The only question on the minds of many Mesa officials and veteran groups is how the medals can be reunited with the unknown war hero or heroes.
"Most items that come to the warehouse are for sale, but we do not want to sell the medals," Power said. "We want to give them back to the recipient or the family of the World War II veteran who earned these medals."
She said the city has a waiting period for owners of lost, stolen or confiscated items to claim their goods, after which the items are sent to the warehouse and sold.
The medals were confiscated last spring, said city spokesman Kevin Christopher. He did not give details about the police incident other than saying that the items were taken in April. He said he did not know whether the medals were stolen, or the identity of the owner.
It is not known whether the medals all belonged to one person, although local veterans' groups said it is possible that they could have been earned by one person.
The items include a World War II Victory Medal, Legion of Merit Medal, a Bronze Star, Silver Star, Purple Heart and a Southeast Asia Service Medal.
"We were also able to determine that there is a Distinguished Service Cross," Christopher said.
"A couple of things we're not identifying," he said. "We're holding some information back so that family or friends who come forward can identify" the medals in greater detail.
Veterans said the medals represent invaluable service to country.
William "Doc" Brumme, club committee chairman of Mesa's VFW Post 1760, said he would salute anyone who earned a Distinguished Service Cross medal.
"It's the second-highest award after the Medal of Honor, which takes an act of Congress to get," said the 65-year-old Brumme, a Vietnam Veteran who worked as a combat medic in 1966-67.
He pointed out that the Southeast Asia Service Medal was also a big deal, but in a different way.

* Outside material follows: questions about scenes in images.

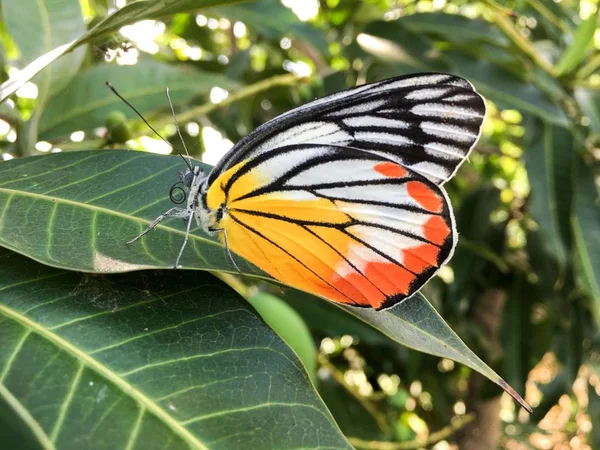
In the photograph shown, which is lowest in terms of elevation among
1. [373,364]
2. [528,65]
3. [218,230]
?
[373,364]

"It could have been a special-forces guy," said the retired Chicago policeman who once received the Vietnam Service Medal. "I received a Vietnam combat ribbon, but that person would have had to serve in some place like Cambodia after the war."

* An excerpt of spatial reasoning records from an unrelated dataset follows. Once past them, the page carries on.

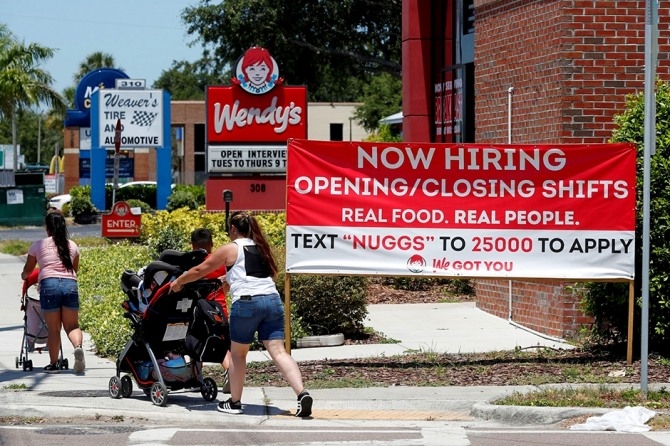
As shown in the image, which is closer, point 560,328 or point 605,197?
point 605,197

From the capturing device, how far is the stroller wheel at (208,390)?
10.1m

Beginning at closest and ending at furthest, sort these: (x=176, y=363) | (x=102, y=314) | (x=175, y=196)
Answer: (x=176, y=363), (x=102, y=314), (x=175, y=196)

John Bodak of Chandler's VFW Post 7401 said he served in the Marines during the Vietnam War, from 1966-69.
The 66-year-old veteran said he had never heard of the Southeast Asia Service Medal, which meant it was rare among awards given to service members who fought during the Vietnam War.

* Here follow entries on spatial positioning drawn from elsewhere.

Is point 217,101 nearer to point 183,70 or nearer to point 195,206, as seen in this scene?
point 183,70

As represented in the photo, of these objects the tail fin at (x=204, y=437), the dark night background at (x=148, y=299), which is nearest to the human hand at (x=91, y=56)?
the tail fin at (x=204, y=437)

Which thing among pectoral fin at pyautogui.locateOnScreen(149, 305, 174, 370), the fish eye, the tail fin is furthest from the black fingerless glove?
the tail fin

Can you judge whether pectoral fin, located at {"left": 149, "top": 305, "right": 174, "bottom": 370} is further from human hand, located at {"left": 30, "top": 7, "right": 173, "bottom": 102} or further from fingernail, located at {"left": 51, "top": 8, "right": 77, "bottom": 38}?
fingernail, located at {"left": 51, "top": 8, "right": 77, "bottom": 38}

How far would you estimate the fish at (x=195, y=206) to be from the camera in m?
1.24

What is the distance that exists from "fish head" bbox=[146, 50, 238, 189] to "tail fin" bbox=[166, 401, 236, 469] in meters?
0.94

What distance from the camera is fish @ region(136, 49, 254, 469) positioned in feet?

Bodak deferred to the post's quartermaster, 65-year-old Jerry Weagant, a fellow Vietnam veteran. "He knows a lot more about different medals," he said.
Weagant said his post had nearly 500 members, and he couldn't say whether any of them had also received the award. "It's probably a covert operation medal of some kind - it's not a common one," he said.
Weagant, who described his role as quartermaster as the post's treasurer, administrator and de facto historian, said it would be easy enough to confirm the rightful owner once people come forward.
"All medals awarded are on the DD-214," he said of the military certificate that documents service.